Battle Station 5000
This project started around Summer of 2015. I set out to build my first “Home Lab Network”. After deciding on components I placed the order and soon after packages showed up at my door.
Version 1
Initial build — Mountain View, CA
The rack fit nicely atop the heavy duty stereo stand.
Components list
- Network mini cabinet
- Power strip with surge protection
- Unmanaged POE gigabit network switch
- Managed gigabit network switch
- pfSense hardware router/firewall/dns
- Ubiquity Edgemax router/firewall/dns
- Ubiquity POE WiFi AP
- Philips Hue home automation hub
- Two Raspberry Pis
Closing front panel
Raspberry Pis
Two Raspberry Pi nodes normally connected to the main network using a wireless ethernet bridge. Other times wired directly to the ethernet switch.
pfSense box
Version 2
Adding compute and storage
After moving to San Francisco in 2018 I built version 2 using an open frame mini rack.
Changes
- New open rack with smaller footprint
- Added SuperMicro Atom 8-core 32GB server running ProxMox
- Added Synology NAS for VM images and virtual block storage
- I moved the Pis inside the cabinet
The EdgeMAX router has a nice interface and was easy to configure.
The NetGear managed switch worked as expected. Like most consumer devices the hardware is fine with a very sluggish interface.
pfSense was fairly easy to configure.
pfSense is configurable from the command line as well.
The web interface is fast on the Celeron J1900.
Provisioned the SuperMicro server with ProxMox and carved out six VMs.
I wired up two Synology NAS devices.
Configuring a Unify wifi access point.
Using an app to visualize the wifi environment.
Version 3
Migrating to the cloud
In 2021 I donated all the network gear and downsized to an Amazon Eero and Philips Hue Hub. Every other device in my home is wireless. I began reworking my previous projects in the cloud.

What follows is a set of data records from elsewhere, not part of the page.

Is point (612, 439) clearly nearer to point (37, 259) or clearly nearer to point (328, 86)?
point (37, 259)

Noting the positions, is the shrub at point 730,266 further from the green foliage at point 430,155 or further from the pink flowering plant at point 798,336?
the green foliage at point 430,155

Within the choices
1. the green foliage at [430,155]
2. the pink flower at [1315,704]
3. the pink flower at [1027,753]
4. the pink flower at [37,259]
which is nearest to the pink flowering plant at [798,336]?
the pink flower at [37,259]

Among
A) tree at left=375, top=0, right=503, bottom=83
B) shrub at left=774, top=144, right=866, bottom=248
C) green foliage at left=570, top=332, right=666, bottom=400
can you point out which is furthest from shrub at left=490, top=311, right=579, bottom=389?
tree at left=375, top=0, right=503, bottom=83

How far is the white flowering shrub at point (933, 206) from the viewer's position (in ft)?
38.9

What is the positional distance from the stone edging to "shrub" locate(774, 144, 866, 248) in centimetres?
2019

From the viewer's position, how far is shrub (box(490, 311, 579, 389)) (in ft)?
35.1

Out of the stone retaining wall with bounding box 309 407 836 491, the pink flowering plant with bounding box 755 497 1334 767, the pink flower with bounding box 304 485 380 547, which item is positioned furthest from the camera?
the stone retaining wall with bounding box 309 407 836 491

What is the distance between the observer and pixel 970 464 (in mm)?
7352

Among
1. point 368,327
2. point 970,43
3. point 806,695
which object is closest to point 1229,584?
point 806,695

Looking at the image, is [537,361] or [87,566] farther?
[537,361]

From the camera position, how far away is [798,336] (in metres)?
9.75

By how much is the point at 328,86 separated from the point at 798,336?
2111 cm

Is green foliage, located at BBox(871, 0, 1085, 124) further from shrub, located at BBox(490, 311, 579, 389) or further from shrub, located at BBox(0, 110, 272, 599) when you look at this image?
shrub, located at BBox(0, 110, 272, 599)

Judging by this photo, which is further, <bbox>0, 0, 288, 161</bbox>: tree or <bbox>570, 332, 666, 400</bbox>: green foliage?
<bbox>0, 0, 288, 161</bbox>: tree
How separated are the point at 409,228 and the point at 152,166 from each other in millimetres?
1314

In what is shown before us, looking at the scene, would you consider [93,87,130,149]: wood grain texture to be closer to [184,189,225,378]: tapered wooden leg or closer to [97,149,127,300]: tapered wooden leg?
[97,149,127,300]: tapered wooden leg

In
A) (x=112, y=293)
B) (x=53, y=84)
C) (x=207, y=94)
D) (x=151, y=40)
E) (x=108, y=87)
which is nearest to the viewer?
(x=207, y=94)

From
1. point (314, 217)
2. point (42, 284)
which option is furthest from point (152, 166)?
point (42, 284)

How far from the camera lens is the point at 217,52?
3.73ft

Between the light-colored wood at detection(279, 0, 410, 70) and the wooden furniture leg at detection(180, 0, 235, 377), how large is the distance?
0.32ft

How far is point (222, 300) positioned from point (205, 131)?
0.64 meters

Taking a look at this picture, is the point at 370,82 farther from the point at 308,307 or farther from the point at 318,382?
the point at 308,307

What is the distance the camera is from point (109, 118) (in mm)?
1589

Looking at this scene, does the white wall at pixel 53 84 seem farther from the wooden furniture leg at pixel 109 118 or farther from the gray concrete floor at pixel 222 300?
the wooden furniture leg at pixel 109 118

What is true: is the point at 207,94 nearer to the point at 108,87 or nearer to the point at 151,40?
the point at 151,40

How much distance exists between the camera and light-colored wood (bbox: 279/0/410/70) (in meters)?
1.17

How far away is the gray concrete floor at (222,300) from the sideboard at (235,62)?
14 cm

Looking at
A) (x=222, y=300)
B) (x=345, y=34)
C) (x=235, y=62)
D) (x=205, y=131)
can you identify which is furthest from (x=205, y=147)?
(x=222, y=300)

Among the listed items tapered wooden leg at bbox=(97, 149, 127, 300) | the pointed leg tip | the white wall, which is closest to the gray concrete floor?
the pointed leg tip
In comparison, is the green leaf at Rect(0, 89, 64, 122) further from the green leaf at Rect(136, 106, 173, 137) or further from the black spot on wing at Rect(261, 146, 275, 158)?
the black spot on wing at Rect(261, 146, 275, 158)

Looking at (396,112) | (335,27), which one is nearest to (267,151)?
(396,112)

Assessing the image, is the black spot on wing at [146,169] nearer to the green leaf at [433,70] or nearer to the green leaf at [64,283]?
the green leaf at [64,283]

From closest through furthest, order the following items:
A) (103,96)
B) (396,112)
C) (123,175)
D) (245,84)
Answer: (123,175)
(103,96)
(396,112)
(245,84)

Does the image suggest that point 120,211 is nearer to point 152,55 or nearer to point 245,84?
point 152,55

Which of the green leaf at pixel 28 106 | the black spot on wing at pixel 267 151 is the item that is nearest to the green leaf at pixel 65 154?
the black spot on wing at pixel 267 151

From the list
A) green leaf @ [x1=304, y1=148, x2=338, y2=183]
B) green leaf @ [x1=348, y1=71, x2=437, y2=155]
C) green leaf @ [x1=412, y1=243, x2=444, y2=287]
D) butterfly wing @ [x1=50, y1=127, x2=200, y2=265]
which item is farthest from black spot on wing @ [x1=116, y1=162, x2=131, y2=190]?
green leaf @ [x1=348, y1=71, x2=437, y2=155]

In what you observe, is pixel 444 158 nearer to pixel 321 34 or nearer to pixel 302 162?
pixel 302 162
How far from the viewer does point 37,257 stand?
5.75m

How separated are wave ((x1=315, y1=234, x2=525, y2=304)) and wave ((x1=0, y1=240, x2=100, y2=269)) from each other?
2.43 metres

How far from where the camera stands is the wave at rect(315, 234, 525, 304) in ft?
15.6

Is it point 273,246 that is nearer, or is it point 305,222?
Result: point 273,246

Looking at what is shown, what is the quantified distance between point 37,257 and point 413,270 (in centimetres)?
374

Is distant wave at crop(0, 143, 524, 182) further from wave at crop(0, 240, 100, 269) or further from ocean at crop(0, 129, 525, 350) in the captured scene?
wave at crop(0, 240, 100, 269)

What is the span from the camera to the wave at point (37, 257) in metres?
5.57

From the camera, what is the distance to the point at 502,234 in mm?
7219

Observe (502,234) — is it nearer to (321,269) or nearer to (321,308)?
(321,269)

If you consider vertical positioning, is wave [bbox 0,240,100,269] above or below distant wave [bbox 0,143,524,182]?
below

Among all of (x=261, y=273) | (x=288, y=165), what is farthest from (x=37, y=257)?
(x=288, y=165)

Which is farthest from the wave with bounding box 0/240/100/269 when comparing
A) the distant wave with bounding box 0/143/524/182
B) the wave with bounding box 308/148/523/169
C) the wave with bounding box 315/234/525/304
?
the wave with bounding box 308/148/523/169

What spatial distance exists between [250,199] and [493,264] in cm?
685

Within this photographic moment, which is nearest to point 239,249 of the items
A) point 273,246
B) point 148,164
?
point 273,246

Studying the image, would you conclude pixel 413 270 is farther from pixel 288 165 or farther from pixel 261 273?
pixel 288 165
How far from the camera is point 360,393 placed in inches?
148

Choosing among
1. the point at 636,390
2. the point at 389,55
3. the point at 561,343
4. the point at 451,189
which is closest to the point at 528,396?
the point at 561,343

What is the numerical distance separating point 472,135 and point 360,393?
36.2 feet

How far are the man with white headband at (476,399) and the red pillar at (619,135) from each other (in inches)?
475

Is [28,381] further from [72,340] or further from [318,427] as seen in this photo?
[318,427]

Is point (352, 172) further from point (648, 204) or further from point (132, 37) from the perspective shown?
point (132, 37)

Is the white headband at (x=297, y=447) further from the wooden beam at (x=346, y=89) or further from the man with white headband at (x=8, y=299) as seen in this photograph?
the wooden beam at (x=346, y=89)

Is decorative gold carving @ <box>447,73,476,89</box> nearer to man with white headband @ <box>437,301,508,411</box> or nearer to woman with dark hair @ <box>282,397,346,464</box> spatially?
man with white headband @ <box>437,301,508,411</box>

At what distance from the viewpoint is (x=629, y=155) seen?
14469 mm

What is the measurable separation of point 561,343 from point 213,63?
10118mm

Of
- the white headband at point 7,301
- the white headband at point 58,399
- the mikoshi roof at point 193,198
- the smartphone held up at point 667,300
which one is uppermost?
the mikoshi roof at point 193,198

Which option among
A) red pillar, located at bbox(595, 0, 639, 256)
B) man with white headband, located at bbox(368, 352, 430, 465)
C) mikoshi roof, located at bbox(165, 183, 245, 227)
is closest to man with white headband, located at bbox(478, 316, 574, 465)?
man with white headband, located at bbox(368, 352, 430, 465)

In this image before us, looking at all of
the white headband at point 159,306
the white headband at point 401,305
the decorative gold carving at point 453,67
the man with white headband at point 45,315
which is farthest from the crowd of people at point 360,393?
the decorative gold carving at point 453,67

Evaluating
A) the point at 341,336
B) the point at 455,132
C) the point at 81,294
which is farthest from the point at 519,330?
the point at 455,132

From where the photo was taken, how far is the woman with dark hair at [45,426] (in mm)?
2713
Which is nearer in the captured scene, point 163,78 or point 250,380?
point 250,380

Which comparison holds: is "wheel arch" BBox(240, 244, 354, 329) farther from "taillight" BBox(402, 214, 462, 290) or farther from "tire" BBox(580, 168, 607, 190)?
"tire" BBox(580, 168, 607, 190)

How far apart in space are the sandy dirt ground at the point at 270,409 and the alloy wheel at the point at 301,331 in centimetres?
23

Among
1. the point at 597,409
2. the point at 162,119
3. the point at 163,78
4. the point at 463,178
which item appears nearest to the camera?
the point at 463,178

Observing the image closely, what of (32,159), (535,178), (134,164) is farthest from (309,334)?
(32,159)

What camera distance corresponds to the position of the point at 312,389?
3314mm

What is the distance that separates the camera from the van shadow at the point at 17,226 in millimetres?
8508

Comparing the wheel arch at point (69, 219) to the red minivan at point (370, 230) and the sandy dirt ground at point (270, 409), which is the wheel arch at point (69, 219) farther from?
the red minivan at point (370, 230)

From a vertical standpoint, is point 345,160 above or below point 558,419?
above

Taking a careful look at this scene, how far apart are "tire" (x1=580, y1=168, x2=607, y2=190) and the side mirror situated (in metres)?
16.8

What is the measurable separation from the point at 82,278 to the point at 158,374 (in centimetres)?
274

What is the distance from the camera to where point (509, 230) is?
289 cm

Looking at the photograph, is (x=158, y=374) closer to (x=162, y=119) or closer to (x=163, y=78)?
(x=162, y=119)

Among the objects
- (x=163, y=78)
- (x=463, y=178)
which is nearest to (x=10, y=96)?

The entirety of my home networking gear
Now running in AWS
- pfSense instance providing NAT, VPN, DNS
- Kali instance for security testing
- Proxies (nginx, haproxy, traefik, caddy, envoy)
- Hashicorp Vault, Consul, Nomad servers
- OpenVPN CE and Wireguard VPN servers
- Pihole DNS servers
- OpenSearch cluster (managed service)
- Self-hosted Prometheus and Grafana instances
- Self-hosted runners for GitHub and GitLab
- Single-node container orchestration instances (k3s, kops, microk8s)
- Multi-node container orchestration clusters (kops, eks, ecs, kubeadm, kubespray)
Version 4
Start of Core Infra
To explore more around cloud design patterns and build repeatable experiments I set up another AWS account and bootstrapped it using Terraform. Along the way I documented my learnings and built many reusable patterns. In 2023 I set to work building out “home lab” version 4.
The initial infrastructure is multi-account, multi-vpc, with 3-tier networking and role-based access control. The design is based on freely available reference architectures and cloud provider recommendations. It represents the early stage core infrastructure for a mock startup I call “bstk.co”. Under that apex domain I have several kubernetes clusters (“onyx”, “topaz”, “quartz”) and delegate subdomains use with DigitalOcean and Vultr test environments. Test environments are scaled to zero when not in use.
The purpose of the infrastructure is to explore distributed systems, operational practices, and software development/delivery models, using a hands-on approach.
Bootstrapping with Terraform
To bootstrap the AWS accounts I wrote Terraform code for basic networking and IAM roles-based permission sets. I built custom AMIs and stood up a Jenkins server to automate the AMI builds. Then decided to drop Jenkins and rewrite the build jobs for GitLab CI and GitHub Actions. And of course there is a local build/push workflow. I wrote a script to enable use of a YubiKey with the AWS CLI using role-based access with short-lived tokens. Recently I enabled SSO as a secondary option for use with both web and command line interfaces. Hashicorp Vault is storing secrets and certificates. Secrets are retrieved using Vault Agent (VMs), External Secrets Manager (K8s), and automation (Ansible and GitHub Actions).
Optimizing for Cost
I purchased AWS reserved instances upfront for 3 years and switched from a NAT gateway to a NAT instance. One month I was out sick with strep throat and binge watched Netflix over the VPN for about a week straight. The data transfer costs that month exceeded $30. So I setup casual VPN instances on a budget cloud provider that doesn’t charge for the first 2TB of data transfer. Whereas AWS charges $0.09/GB of data transfer in us-west-2 at this time. The Core Infra VPNs are still used for access to private endpoints on the “company network”.
Looking ahead
The Battle Station 5000 project was fun and I learned a lot, especially migrating home lab experiments to the public cloud. Retiring the network hardware freed up space in my apartment and my mind to work on cloud experiments under a project I’m calling “Core Infra”.